Very true! Most of the energy absorbed by greenhouse gases will be lost to collisions with other molecules. But here is where Mr. Dodd violates conservation of energy. He seems to think the energy so transferred is lost, so that the process of transfer can only "equalize the GHG temperature with the air temperature." No, Mr. Dodds, it will raise the air temperature. Those molecular collisions will speed up the molecules collided with, on average, as shown by the science of statistical mechanics. And heat in a material body is simply faster molecular motion. There is an equation relating the two:
T = M V2 / 3 R
where T is the temperature, M the mass of 1 kilomole of the substance in question (equivalent to the molecular weight), V the root-mean-square velocity of the molecules, and R the universal gas constant, for which the NIST CODATA figure is 8314.472 joules per kelvin per kilomole. Here's a numerical example for nitrogen. Let us take
M = 28.0134 AMU (28.0134 kilograms per kilomole).

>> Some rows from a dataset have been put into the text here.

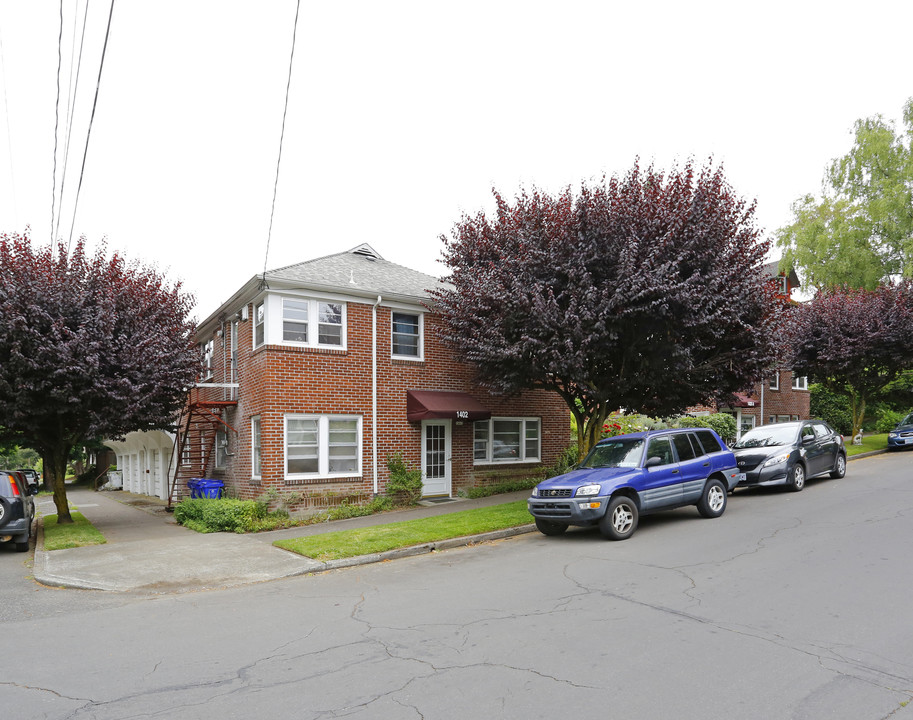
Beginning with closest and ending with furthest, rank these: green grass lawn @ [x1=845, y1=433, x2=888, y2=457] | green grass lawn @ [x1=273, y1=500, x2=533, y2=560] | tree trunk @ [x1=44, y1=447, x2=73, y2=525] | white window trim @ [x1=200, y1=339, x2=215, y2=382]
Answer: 1. green grass lawn @ [x1=273, y1=500, x2=533, y2=560]
2. tree trunk @ [x1=44, y1=447, x2=73, y2=525]
3. white window trim @ [x1=200, y1=339, x2=215, y2=382]
4. green grass lawn @ [x1=845, y1=433, x2=888, y2=457]

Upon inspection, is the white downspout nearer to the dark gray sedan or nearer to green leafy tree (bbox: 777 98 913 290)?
the dark gray sedan

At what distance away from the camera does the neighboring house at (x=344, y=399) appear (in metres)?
16.1

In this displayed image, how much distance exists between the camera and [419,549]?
1117 centimetres

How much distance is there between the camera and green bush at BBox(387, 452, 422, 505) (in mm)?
17219

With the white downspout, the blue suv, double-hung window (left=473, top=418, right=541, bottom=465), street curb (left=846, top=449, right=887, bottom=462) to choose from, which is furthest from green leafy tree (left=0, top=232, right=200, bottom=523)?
street curb (left=846, top=449, right=887, bottom=462)

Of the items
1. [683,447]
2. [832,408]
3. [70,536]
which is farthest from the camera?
[832,408]

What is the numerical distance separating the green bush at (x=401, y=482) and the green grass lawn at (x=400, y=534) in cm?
304

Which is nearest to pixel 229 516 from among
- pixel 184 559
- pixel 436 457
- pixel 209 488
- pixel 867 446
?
pixel 184 559

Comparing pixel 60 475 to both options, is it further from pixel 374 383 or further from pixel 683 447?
pixel 683 447

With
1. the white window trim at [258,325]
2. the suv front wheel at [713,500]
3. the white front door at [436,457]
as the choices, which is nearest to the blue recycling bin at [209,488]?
the white window trim at [258,325]

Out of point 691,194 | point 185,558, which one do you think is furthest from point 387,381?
point 691,194

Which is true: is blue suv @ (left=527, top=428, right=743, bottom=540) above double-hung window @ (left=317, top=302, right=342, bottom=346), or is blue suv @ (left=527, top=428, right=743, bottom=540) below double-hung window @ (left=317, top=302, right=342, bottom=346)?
below

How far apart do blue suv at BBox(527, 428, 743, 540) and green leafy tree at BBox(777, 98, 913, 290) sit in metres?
24.8

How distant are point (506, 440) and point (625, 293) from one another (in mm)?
7977
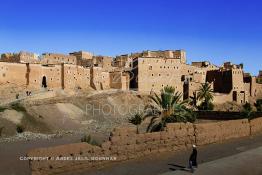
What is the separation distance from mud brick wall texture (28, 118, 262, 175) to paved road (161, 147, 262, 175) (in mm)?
1688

V = 500.0 meters per second.
R = 8314.472 J K-1 kmol-1
We can then compute T = 280.77 degrees K.
So when greenhouse gases absorb infrared photons and lose the energy through molecular collisions, the mass of air in the vicinity increases its root-mean-square velocity and its temperature goes up. Most of the air is nitrogen and oxygen, which don't radiate very well, but they will transfer their kinetic energy to greenhouse gases every so often, and the temperature of the layer of air will be radiated away by those greenhouse gases -- the higher the temperature, the more the radiation, usually to the tune of the fourth-power law of the Stefan-Boltzmann relation, as modified for a non-gray radiator.
In short, greenhouse gases heat the air when they absorb infrared from the ground, and the air radiates, and some of that radiation goes back to the ground, and the ground heats up further. It isn't a question of energy being created out of nowhere. The amount of energy the Earth-atmosphere system gains from the sun must always be roughly matched by the amount the Earth system radiates, at the top of the atmosphere. But the amount surging around in the Earth system is higher the more greenhouse gases you have in the atmosphere.
It's like a tub with a hole in it being filled from a faucet. If the amount coming in from the faucet matches the amount being lost through the hole, the system is in equilibrium and mass is conserved. But the amount of water in the tub can still vary. You can have a lot or a little, and as a result the tub's "wetness" can vary, even though mass is still being conserved. Thus with thermal energy in the Earth-atmosphere system. And that's why Mr. Dodds is wrong and Arrhenius is right.